> [EXCERPT PROVIDED]:
● ● ● ●
I think this question needs some input from filesystem developers who
might be affected by the answer.

My preference is to not add this field.  I think we would eventually
want to remove it again, and it is easier to ensure it doesn't stay
forever if it is never added.
The version without this field isn't (I think) too bad, but maybe it is
bad enough to motivate fs developers to create a better solution in each
individual case.

If some filesystem developer says they don't like that sort of social
engineering, or objects for any other reason, I will bow to the superior
stake they hold.

NeilBrown
Jeff Layton April 24, 2017, 11:50 a.m. UTC | #7
On Mon, 2017-04-24 at 08:38 +1000, NeilBrown wrote:
> On Fri, Apr 21 2017, Jeff Layton wrote:
> 
> > On Tue, 2017-04-18 at 08:56 +1000, NeilBrown wrote:
> > > On Wed, Apr 12 2017, Jeff Layton wrote:
> > > 
> > > > On Thu, 2017-04-13 at 08:14 +1000, NeilBrown wrote:
> > > > > 
> > > > > I suspect that the filemap_check_wb_error() will need to be moved
> > > > > into some parent of the current call site, which is essentially what you
> > > > > suggest below.  It would be nice if we could do that first, rather than
> > > > > having the current rather odd code.  But maybe this way is an easier
> > > > > transition.  It isn't obviously wrong, it just isn't obviously right
> > > > > either.
> > > > > 
> > > > 
> > > > Yeah. It's just such a daunting task to have to change so much of the
> > > > existing code. I'm looking for ways to make this simpler.
> > > > 
> > > > I think it probably is reasonable for filemap_write_and_wait* to just
> > > > sample it as early as possible in those functions. filemap_fdatawait is
> > > > the real questionable one, as you may have already had some writebacks
> > > > complete with errors.
> > > > 
> > > > In any case, my thinking was that the old code is not obviously correct
> > > > either, so while this shortens the "error capture window" on these
> > > > calls, it seems like a reasonable place to start improving things.
● ● ● ●
> [INPUT DATA]:
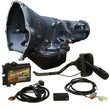 Load image into Gallery viewer, BD Diesel Transmission Kit - 2003-2004 Dodge 48RE 4WD w/ Tap Shifter &amp; Billet Input Shaft - Main Product View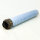 Ricoh 828755 Cyan toner cartridge, compatible with Pro C9500, high capacity, original consumable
● ● ● ●
> [WHAT TO WORK ON]:
Write the next part of the mailing-list discussion above about capturing writeback errors, starting right after its last sentence.

> [EXERCISE OUTPUT]:
> > > 
> > > I agree.  It wouldn't hurt to add a note to this effect in the patch
> > > comment so that people understand that the code isn't seen to be
> > > "correct" but only "no worse" with clear direction on what sort of
> > > improvement might be appropriate.
> > > 
> > 
> > I've got a cleaned-up set that is getting close to ready for
> > reposting. Before I do though, I think there is another option here
> > that's worth discussing.
> > 
> > We could store a second wb_err_t (aka errseq_t in the new set) in the
> > mapping that would would basically act as a "cursor" for these cases.
> > filemap_check_errors would need to do something like 
> > filemap_report_wb_error, but it would swap the value into the mapping's
> > cursor instead of dealing with the one in struct file.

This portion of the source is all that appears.